Popbots-mTurk-HITS

A code repository for the HIT code (i.e., HTML, CSS, JavaScript, jQuery) we use on mTurk to collect and QA stressful sentences. As well as the data pipeline for analyzing votes and outputing CSV files used for training and testing of predictive models used in the Popbots system.

The following is the typical order of the data curation, processing, and classification pipeline

1. mTurk HITS

Explanation of HITs: https://www.loom.com/share/226d565b3dc846fcbce164905991229b
Copy Collection and/or QA code into the mTurk interface and copy back/push any changes.

2. mTurk Data Processing (mturk-automation folder)

The CSV file returned from the Amazon Mechanical Turk QA is ran through a python script (mturk_revised_analysis.ipynb) that assigns the stressor labels to the sentences generated from the Mechanical Turkers. It creates a CSV('s) with analysis of the weights each stressor label had on each sentence as well as noting whether on not the sentence was a stressor and the stressor statistics (e.g. mean, standard deviation, etc of the severity of the stressor). It also creates a plot of the distribution of the amount of labels assigned to a sentence for each label. This plot can be useful for purposes of understanding the number of turker votes needed to create reliable data to use for training and testing of an algorithim.

3. Dataframe Filtering (mturk-automation folder)

This script is to be ran from the command line. The CSV file(s) that is returned from the script in the mTurk data processing step is used as input for the filtering script (filter_file.py). This script allows the user to change the size of the test set, the number of times the contents of the dataframe are shuffled, the sample sizes of the number of sentences within each label, whether to have the dataframe contain both/either stressor or non-stressor sentences as well as manipulate the confidence percentages for those votes, whether to have the dataframe contain both/either covid or non-covid related sentences as well as manipulate the confidence percentages for those votes, which labels to include, which sources to include, whether to keep sentences that were used as a seed sentence for inquire, and whether to distribute the test set through each of the sources rather than randomly over all sentences. It then returns the dataframe that was passed into it with the edits/filters you applied.

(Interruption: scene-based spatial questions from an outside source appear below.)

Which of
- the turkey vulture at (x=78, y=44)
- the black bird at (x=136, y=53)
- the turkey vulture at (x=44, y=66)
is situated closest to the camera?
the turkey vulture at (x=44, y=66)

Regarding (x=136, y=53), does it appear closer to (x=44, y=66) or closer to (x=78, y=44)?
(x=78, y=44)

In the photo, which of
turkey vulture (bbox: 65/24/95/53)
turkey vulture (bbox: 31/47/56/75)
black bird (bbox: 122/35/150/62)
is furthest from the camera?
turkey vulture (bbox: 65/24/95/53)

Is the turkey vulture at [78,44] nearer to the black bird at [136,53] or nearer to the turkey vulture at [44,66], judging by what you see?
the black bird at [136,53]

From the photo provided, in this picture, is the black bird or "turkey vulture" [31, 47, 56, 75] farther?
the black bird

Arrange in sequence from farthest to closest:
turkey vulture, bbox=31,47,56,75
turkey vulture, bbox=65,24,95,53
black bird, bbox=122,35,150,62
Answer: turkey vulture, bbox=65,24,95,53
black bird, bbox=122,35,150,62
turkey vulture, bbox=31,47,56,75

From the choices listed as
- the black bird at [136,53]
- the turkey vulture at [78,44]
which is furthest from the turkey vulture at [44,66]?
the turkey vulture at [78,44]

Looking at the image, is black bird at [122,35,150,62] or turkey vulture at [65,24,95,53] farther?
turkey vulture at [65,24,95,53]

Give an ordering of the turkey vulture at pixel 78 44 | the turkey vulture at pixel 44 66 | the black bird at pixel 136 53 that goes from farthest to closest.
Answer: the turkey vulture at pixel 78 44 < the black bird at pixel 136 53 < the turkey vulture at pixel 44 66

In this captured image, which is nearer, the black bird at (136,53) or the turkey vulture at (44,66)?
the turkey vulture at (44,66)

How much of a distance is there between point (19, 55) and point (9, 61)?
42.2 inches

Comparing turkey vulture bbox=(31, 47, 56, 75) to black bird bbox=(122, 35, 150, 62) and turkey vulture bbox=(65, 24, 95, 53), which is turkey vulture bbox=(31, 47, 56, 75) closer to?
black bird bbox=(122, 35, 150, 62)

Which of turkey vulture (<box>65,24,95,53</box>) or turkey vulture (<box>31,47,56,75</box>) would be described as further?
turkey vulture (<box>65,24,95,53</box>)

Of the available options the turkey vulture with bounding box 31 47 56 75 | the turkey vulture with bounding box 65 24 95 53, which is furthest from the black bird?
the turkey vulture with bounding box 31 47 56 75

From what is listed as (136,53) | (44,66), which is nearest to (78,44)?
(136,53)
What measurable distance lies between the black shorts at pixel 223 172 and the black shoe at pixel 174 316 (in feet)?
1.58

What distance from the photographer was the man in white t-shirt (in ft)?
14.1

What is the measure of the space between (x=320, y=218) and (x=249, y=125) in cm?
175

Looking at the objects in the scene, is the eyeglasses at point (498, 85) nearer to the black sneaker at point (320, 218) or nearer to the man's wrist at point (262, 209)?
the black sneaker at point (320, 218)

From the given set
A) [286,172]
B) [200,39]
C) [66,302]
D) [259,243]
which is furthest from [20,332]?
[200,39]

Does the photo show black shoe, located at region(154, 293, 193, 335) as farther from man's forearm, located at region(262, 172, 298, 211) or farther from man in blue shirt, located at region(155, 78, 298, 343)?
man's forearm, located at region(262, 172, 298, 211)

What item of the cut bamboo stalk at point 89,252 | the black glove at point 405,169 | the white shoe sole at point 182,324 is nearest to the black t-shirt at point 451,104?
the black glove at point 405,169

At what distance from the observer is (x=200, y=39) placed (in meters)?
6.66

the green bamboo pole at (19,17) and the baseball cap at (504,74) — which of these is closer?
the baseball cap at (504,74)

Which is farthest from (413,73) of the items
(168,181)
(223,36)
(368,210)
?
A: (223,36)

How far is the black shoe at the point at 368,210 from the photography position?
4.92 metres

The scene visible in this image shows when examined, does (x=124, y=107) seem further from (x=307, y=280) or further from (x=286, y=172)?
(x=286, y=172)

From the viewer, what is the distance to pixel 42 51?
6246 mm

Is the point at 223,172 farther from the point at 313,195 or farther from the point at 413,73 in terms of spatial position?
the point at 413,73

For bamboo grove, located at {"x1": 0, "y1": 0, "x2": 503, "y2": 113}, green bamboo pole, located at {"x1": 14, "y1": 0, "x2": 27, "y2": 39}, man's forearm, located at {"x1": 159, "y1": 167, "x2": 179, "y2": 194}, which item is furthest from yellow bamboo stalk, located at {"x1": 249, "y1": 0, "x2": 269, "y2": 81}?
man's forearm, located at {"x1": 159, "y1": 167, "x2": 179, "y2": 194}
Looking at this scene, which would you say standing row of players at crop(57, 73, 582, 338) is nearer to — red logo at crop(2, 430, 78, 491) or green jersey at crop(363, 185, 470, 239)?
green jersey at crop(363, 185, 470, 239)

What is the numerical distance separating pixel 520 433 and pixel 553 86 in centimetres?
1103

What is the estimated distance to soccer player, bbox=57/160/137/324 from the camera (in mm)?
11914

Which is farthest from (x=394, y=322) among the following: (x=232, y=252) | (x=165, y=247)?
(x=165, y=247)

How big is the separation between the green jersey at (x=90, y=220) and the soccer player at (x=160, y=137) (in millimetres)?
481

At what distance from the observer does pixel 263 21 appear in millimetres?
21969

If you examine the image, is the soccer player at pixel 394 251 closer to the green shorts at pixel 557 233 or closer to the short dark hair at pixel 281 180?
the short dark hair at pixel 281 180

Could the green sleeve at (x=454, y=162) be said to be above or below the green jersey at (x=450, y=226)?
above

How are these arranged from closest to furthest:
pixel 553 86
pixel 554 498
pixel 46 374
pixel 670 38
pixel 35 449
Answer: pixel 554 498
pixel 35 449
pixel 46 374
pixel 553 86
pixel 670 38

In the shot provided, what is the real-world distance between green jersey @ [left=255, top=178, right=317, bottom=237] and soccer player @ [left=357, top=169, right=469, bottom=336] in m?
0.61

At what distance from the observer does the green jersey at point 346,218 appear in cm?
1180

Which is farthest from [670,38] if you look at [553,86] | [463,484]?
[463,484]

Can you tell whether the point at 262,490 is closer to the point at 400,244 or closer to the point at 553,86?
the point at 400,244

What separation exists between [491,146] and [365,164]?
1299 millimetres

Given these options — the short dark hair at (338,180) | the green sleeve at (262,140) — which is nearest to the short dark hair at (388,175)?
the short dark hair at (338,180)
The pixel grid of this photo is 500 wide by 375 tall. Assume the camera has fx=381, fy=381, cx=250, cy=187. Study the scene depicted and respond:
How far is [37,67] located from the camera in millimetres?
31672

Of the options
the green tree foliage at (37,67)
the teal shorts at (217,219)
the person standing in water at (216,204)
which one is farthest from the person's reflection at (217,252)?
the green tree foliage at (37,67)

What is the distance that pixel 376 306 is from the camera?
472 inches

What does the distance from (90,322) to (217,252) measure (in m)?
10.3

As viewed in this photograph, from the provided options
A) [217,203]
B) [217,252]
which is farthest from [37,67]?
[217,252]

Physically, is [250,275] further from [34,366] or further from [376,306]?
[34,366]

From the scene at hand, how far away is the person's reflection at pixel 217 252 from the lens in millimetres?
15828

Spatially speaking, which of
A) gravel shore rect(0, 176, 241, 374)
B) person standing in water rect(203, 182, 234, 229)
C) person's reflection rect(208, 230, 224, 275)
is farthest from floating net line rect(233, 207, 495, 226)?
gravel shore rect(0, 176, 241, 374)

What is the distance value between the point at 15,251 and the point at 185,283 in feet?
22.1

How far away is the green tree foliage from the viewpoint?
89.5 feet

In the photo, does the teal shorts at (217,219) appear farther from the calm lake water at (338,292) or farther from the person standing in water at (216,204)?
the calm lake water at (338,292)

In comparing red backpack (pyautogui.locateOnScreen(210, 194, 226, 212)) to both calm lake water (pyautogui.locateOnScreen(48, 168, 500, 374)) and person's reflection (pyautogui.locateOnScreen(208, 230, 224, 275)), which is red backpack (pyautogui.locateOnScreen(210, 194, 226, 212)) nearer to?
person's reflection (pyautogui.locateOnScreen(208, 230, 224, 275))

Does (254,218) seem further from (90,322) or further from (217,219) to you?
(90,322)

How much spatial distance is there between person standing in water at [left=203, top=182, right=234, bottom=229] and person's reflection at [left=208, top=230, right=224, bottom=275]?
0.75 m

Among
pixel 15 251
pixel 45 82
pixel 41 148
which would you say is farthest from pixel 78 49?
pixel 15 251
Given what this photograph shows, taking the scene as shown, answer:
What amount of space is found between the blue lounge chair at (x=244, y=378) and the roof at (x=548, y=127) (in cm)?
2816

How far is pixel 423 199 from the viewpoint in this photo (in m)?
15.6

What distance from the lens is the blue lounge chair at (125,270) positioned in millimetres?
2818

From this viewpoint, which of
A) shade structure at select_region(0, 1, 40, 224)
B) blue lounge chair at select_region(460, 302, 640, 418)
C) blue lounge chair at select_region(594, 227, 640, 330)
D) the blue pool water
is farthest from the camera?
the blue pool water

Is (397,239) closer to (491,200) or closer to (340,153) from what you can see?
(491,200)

4. Scikit Classification (scikit-pipeline folder)

This script (scikit-script.py) is to be ran from the command line. The CSV file that is returned from the filtering script is to be used as input for the scikit classification script. This script is to be edited manually to change the algorithm settings for the classifier and then will run the classifier on the test and training set that is returned from the dataframe filtering script. It returns the classification model, the probabilities, and a text file of the classification report and confusion matrix.

Prerequisites

Requires Python3 and potentially non-standard libraries including pandas, numpy, statistics, and matplotlib, Ipywidgets, pyoperators, and tkintertable that can be installed using Pip or a similar installers. For running the notebook locally, install Jupyter Notebook: https://jupyter.org/install. Browse to the local directory on command line and launch Jupyter Notebook by typing "jupyter notebook"; this should automatically open a browser window/tab (or you can browse) to http://localhost:8888/tree. When opening the notebook, ensure Python3 Kernel is running. Access to Stanford Commuter Server or a server that has high computing power.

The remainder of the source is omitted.